Consent To Photograph & Authorization For Use or Disclosure
In consideration of the mutual covenants contained herein authorize my photograph/video taken of me by Reforming Foundations Pilates & Wellness, LLC, to be reproduced for the purpose(s) of educational, editorial, illustration, advertising, or trade, in digital, print or other publication format, or for any social media channel of Reforming Foundations Pilates & Wellness LLC; and hereby release and discharge Reforming Foundations Pilates & Wellness LLC, its employees, officers, representatives or agents, from any and all suits, causes of action, claims, demands or obligations of any kind arising out of the reproduction of my photograph/video for the above stated purposes.

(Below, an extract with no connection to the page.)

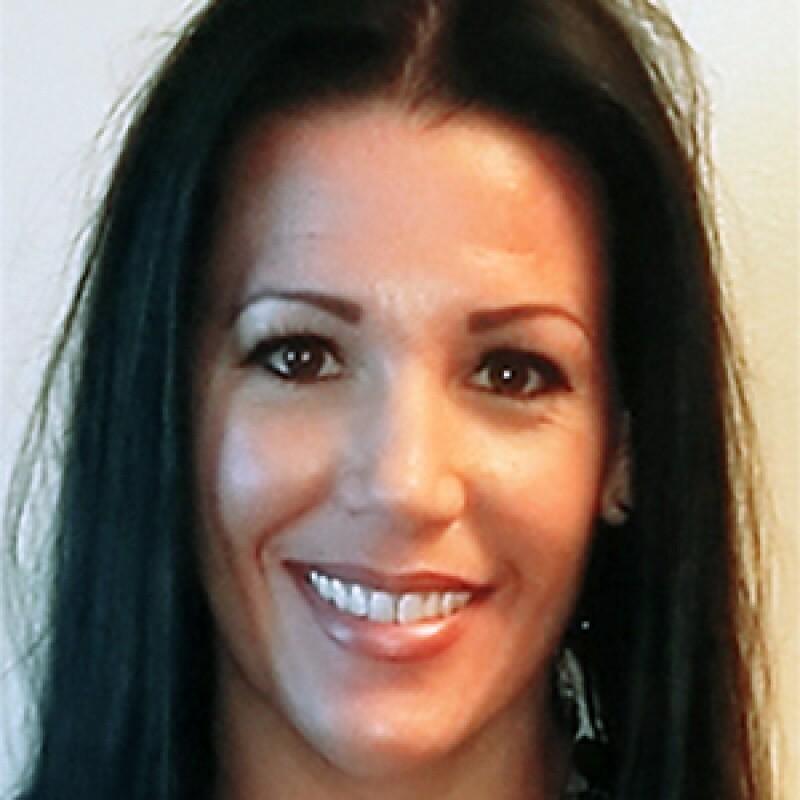Olivia Contreras smiling in a portrait photo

I expressly authorize Reforming Foundations Pilates and Wellness LLC to use my likeness or image regardless of whether said use results in a commercial benefit to Reforming Foundations Pilates & Wellness LLC. If at some point I wish to revoke this authorization for the use of my likeness or image, I agree I shall provide written notice to a Managing Member of Reforming Foundations Pilates & Wellness LLC expressing said revocation. I acknowledge that I have read, and understand, the release and indemnification provisions set forth in the preceding paragraph, and agree to such terms.
Please type your full name. Your actual signature will be taken at the time of your session.
Today's Date *
Today's Date
I consent to the above conditions.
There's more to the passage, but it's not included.